Document passage:

※ ※ ※

28 Feb 2013, BioSpectrum Bureau , BioSpectrum
Singapore: GE Healthcare Life Sciences has chosen Ms Jane Stout (from the US), Ms Anushree Balachandran (from Australia) and Mr Markus Posch (from the UK) as winners of the GE Healthcare 2012 Cell Imaging Competition. The winners were chosen based on 15,000 votes cast by public. The cellular images of the prize-winners will be displayed in Times Square, New York, US, on NBC Universal's HD screen at a special event on April 19-21, 2013.
Ms Stout, who is from the School of Medicine, Indiana University, US, won the first place in Microscopy category for her image (focusing on Cancer) on 'metaphase epithelial cell stained for microtubules (red), kinetochores (green) and DNA (blue)'.
Ms Balachandran, who is from Genea, Sydney, Australia, won the first place in High-Content Analysis category for her image (focusing on Huntingdon's disease) on 'Huntington's stem cell derived oligodendrocyte precursors stained for phalloidin (green), vinculin (red) and DNA (blue)'.
Mr Posch, who is from the Center for Gene Regulation and Expression, University of Dundee, UK, was the Regional Winner in Microscopy category for his image (focusing on Cancer) on 'prometaphase human cervical carcinoma (HeLa) cell with GFP-histone labeled chromosomes (blue) stained for tubulin (yellow)'.
Now in its sixth year, GE Healthcare's annual competition showcases the beauty of cells and the inspiring research conducted by cellular biologists around the world. In 2012, for the first time, there were two categories for submission, including high-content analysis and microscopy.

※ ※ ※

Available data:
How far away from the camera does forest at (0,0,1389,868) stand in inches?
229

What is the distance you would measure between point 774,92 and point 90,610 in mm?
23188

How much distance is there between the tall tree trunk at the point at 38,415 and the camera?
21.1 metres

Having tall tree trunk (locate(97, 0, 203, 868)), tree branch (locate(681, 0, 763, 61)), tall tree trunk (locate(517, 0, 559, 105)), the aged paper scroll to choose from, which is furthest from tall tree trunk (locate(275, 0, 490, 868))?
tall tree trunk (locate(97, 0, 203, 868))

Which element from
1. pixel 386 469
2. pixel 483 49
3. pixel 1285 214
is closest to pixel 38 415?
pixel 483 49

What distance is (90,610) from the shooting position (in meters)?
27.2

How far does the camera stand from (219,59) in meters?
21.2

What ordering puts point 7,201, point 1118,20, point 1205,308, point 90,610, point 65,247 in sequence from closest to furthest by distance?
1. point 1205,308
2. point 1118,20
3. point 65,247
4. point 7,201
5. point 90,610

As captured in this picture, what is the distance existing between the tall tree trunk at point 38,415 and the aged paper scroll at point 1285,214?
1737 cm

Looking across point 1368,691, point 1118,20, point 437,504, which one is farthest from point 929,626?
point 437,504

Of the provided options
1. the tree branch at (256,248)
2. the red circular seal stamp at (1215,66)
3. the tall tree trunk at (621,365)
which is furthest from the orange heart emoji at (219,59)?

※ ※ ※

Activity 1:
Answer from the competition article:
(a) How many votes from the public decided the winners?
(b) Which center and university is Mr Markus Posch from?
(c) How many years has the annual competition been running?
Activity 2: Render this sentence from the competition article in Spanish: "Now in its sixth year, GE Healthcare's annual competition showcases the beauty of cells and the inspiring research conducted by cellular biologists around the world."
Activity 3: Carry the competition article forward from its last sentence.

Answer space 1:
(a) 15,000 votes.
(b) The Center for Gene Regulation and Expression, University of Dundee, UK.
(c) It is in its sixth year.

Answer space 2: Ahora en su sexto año, el concurso anual de GE Healthcare muestra la belleza de las células y la inspiradora investigación realizada por biólogos celulares de todo el mundo.

Answer space 3:
The competition attracted over 100 entries from researchers, who are investigating at the cellular level conditions such as cancer, HIV, and neurodegenerative disease. An expert scientific panel of five judges shortlisted the finalists for each category, which then went forward to the public vote.
Dr Eric Roman, GM, research and applied markets, GE Healthcare Life Sciences, said: "This year's winning images are as beautiful and compelling as ever. Not only can they be appreciated from an aesthetic point of view, but they remind us of the cellular complexity behind disease and why the study of cells is so important. We thank all the contestants for sending us their images, the judging panel and everyone who cast a vote."
This year's shortlist was selected by Dr Kristie Nybo, assistant editor at BioTechniques; Dr Julian Heath, editor, Microscopy & Analysis; Dr Nick Thomas, principal scientist, GE Healthcare; Dr Paul Goodwin, science director at GE Healthcare; and former GE Healthcare Cell Imaging Competition winner Dr Leslie Caron, research scientist at Genea.